*Written exercise*.
Reproduce every one of the records below word for word, keeping each line as it appears.

*Provided entries*.
□ □ □
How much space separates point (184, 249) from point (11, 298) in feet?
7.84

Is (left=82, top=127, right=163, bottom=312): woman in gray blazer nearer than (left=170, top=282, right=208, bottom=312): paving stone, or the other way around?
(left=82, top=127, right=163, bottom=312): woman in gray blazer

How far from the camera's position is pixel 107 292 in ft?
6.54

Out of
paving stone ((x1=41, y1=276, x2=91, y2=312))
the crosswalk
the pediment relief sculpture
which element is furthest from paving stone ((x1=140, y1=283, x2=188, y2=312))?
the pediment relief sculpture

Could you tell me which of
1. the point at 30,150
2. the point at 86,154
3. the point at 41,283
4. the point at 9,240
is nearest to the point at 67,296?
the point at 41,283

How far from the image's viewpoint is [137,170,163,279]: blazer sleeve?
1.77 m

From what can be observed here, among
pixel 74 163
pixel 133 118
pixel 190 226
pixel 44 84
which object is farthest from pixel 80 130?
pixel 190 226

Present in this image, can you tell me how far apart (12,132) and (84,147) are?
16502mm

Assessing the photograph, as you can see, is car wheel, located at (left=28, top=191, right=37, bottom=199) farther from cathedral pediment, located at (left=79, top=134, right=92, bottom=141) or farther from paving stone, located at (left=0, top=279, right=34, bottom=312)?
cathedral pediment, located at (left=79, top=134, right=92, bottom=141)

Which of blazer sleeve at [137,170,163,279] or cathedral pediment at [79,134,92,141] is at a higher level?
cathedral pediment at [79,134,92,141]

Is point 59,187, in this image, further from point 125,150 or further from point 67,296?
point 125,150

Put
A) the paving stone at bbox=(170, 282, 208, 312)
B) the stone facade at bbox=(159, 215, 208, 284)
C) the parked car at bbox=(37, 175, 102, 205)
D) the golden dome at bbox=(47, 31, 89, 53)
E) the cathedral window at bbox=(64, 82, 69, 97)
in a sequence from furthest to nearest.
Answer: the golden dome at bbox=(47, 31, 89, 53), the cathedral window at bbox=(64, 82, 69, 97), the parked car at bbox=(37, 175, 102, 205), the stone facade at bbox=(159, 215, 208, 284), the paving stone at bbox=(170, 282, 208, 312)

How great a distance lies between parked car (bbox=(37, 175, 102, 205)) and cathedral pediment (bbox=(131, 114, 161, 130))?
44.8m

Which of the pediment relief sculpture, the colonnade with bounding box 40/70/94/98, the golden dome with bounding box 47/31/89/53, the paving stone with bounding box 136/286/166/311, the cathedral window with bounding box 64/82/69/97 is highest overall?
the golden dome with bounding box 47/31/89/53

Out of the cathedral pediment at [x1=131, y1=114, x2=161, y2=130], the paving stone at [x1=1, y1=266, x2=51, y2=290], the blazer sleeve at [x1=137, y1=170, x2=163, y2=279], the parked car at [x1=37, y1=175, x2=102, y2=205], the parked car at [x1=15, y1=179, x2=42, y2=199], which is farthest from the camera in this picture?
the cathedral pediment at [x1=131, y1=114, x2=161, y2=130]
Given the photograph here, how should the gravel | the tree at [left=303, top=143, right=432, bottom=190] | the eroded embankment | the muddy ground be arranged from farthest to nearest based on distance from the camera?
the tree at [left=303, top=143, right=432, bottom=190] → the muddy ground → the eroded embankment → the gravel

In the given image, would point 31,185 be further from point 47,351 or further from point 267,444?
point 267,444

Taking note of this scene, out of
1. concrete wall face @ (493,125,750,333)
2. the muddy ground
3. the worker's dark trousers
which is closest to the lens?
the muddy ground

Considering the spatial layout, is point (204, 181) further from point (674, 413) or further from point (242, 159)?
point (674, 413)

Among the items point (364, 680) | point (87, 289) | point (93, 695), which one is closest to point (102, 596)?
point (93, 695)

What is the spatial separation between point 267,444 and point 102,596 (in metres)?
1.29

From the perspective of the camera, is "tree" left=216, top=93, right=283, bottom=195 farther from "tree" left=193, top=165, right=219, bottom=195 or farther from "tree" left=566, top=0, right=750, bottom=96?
□ □ □
*Answer*.
How much space separates point (184, 249) from point (11, 298) in feet?
7.84

Is (left=82, top=127, right=163, bottom=312): woman in gray blazer nearer than (left=170, top=282, right=208, bottom=312): paving stone, or the other way around?
(left=82, top=127, right=163, bottom=312): woman in gray blazer

How far from the camera's position is pixel 107 292 in ft?
6.54

Out of
paving stone ((x1=41, y1=276, x2=91, y2=312))
the crosswalk
the pediment relief sculpture
which element is furthest from paving stone ((x1=140, y1=283, x2=188, y2=312))?
the pediment relief sculpture

Could you tell me which of
1. the point at 30,150
2. the point at 86,154
3. the point at 41,283
4. the point at 9,240
is nearest to the point at 67,296?
the point at 41,283

How far from the image's viewpoint is [137,170,163,279]: blazer sleeve?
1.77 m

From what can be observed here, among
pixel 74 163
pixel 133 118
pixel 190 226
pixel 44 84
which object is farthest from pixel 80 130?
pixel 190 226

Present in this image, can you tell me how far apart (12,132) and (84,147) are?
16502mm

Assessing the photograph, as you can see, is car wheel, located at (left=28, top=191, right=37, bottom=199) farther from cathedral pediment, located at (left=79, top=134, right=92, bottom=141) or farther from paving stone, located at (left=0, top=279, right=34, bottom=312)?
cathedral pediment, located at (left=79, top=134, right=92, bottom=141)

Which of blazer sleeve at [137,170,163,279] or cathedral pediment at [79,134,92,141] is at a higher level?
cathedral pediment at [79,134,92,141]

Is point 59,187, in this image, further from point 125,150 or further from point 67,296?
point 125,150

Put
A) the paving stone at bbox=(170, 282, 208, 312)
B) the stone facade at bbox=(159, 215, 208, 284)
C) the parked car at bbox=(37, 175, 102, 205)
D) the golden dome at bbox=(47, 31, 89, 53)
E) the cathedral window at bbox=(64, 82, 69, 97)
in a sequence from furthest to nearest.
Answer: the golden dome at bbox=(47, 31, 89, 53), the cathedral window at bbox=(64, 82, 69, 97), the parked car at bbox=(37, 175, 102, 205), the stone facade at bbox=(159, 215, 208, 284), the paving stone at bbox=(170, 282, 208, 312)

How great a distance lies between parked car (bbox=(37, 175, 102, 205)) and cathedral pediment (bbox=(131, 114, 161, 130))?
44.8m

Which of the pediment relief sculpture, the colonnade with bounding box 40/70/94/98, the golden dome with bounding box 47/31/89/53, the paving stone with bounding box 136/286/166/311, the cathedral window with bounding box 64/82/69/97 is highest overall?
the golden dome with bounding box 47/31/89/53

Out of the cathedral pediment at [x1=131, y1=114, x2=161, y2=130], the paving stone at [x1=1, y1=266, x2=51, y2=290], the blazer sleeve at [x1=137, y1=170, x2=163, y2=279], the parked car at [x1=37, y1=175, x2=102, y2=205], the parked car at [x1=15, y1=179, x2=42, y2=199], which is farthest from the camera in this picture?
the cathedral pediment at [x1=131, y1=114, x2=161, y2=130]
Given the photograph here, how should the gravel | the tree at [left=303, top=143, right=432, bottom=190] | the eroded embankment | the muddy ground be arranged from farthest to nearest based on distance from the camera?
the tree at [left=303, top=143, right=432, bottom=190] → the muddy ground → the eroded embankment → the gravel

In the given image, would point 31,185 be further from point 47,351 or further from point 267,444?
point 267,444

Taking note of this scene, out of
1. concrete wall face @ (493,125,750,333)
2. the muddy ground
3. the worker's dark trousers
which is closest to the lens?
the muddy ground

Considering the spatial layout, is point (204, 181) further from point (674, 413) or further from point (242, 159)?
point (674, 413)

Among the items point (364, 680) | point (87, 289) | point (93, 695), which one is closest to point (102, 596)?
point (93, 695)

What is the spatial separation between point 267,444 and point 102,596 (in metres)?
1.29

From the perspective of the camera, is "tree" left=216, top=93, right=283, bottom=195 farther from "tree" left=193, top=165, right=219, bottom=195 or farther from "tree" left=566, top=0, right=750, bottom=96?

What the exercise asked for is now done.